How does the block scope work?How does the standard explain this?

For example, we have such code:

#include <stdio.h>
int main(void)
{
    int n = 4;
    {
        n++;
    }
    printf("%d\n",n);
    return 0;
}

How does the inner block see the variable n? How does the C language standard explain this? I've been looking for an answer to this question for quite some time. In my opinion, the answer is as follows: In C17, we have (6.8 #3):

A block allows a set of declarations and statements to be grouped into one syntactic unit. The initializers of objects that have automatic storage duration, and the variable length array declarators of ordinary identifiers with block scope, are evaluated and the values are stored in the objects (including storing an indeterminate value in objects without an initializer) each time the declaration is reached in the order of execution, as if it were a statement, and within each declaration in the order that declarators appear.

If you don't keep initializers in mind, it turns out that a block is just a few statements.We just use a block to evaluate all these operators as one syntactic unit.In other words, if you remove the {} characters in the block, these will be the same operators and the result will be exactly the same, but these operators will not be evaluated in one syntax unit:

#include <stdio.h>
int main(void)
{
    int n = 4;
    
        n++; // same effect but without {}
    
    printf("%d\n",n);
    return 0;
}

Also we have (6.2.1 # 4):

If the declarator or type specifier that declares the identifier appears inside a block or within the list of parameter declarations in a function definition, the identifier has block scope, which terminates at the end of the associated block.

From this we understand that n has a block scope.

If we combine all of the above, it turns out that n is incremented as if the increment operator never appeared in the inner block.

Is this answer correct?

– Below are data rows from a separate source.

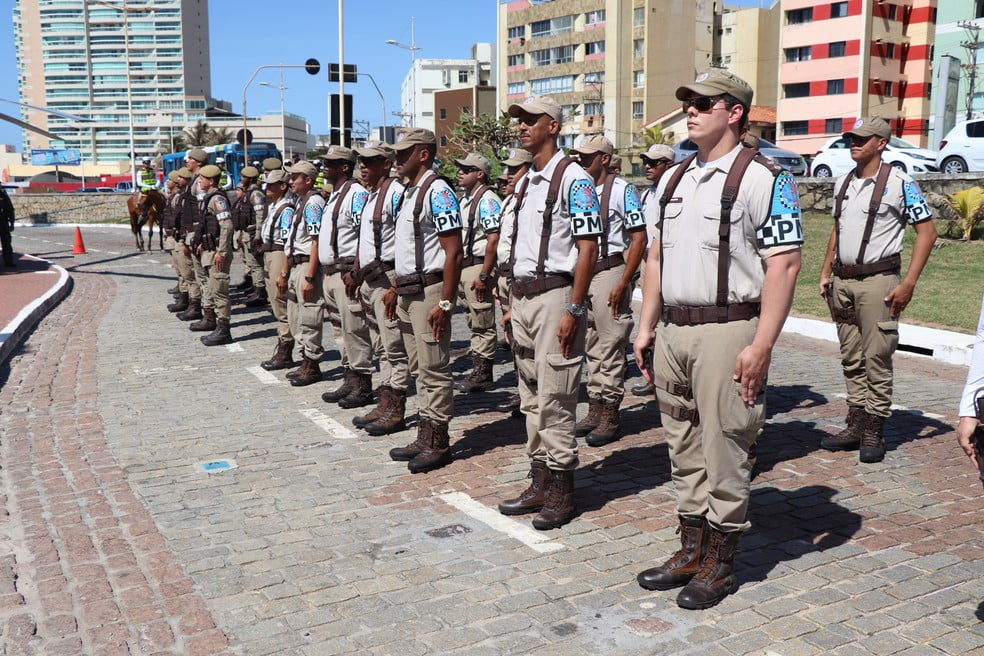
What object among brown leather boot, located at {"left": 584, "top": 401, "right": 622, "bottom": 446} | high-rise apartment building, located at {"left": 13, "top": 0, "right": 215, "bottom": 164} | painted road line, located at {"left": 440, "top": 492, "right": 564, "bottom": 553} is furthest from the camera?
high-rise apartment building, located at {"left": 13, "top": 0, "right": 215, "bottom": 164}

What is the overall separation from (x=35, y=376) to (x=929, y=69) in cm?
5645

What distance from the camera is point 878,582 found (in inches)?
169

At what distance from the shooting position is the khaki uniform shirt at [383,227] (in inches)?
272

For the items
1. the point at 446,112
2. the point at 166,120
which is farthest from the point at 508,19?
the point at 166,120

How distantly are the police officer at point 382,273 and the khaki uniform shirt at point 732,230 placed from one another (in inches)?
121

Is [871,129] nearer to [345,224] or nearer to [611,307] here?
[611,307]

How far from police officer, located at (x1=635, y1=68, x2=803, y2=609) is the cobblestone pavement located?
45 centimetres

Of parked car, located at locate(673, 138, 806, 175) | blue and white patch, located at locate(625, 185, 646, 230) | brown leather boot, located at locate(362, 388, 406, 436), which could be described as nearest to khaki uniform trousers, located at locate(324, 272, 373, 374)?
brown leather boot, located at locate(362, 388, 406, 436)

If not, please explain why.And please quote a paragraph from the C language standard.

How does the inner block see the variable n?

Because the inner block is part of the outer block (i.e. the function body in this case).

Section 6.2.1p4 of the C standard describes block scope:

If the declarator or type specifier that declares the identifier appears inside a block or within the list of parameter declarations in a function definition, the identifier has block scope, which terminates at the end of the associated block

So the scope of n is the block which is the body of the main function. This includes the block containing the n++ statement.

Note that the following which might look more familiar is the same in terms of scope:

int n = 4;
if (n>2) {
    n++;
}

In this case, the block is the "statement" part of the if statement, and as above this block is an "inner" scope to the function body.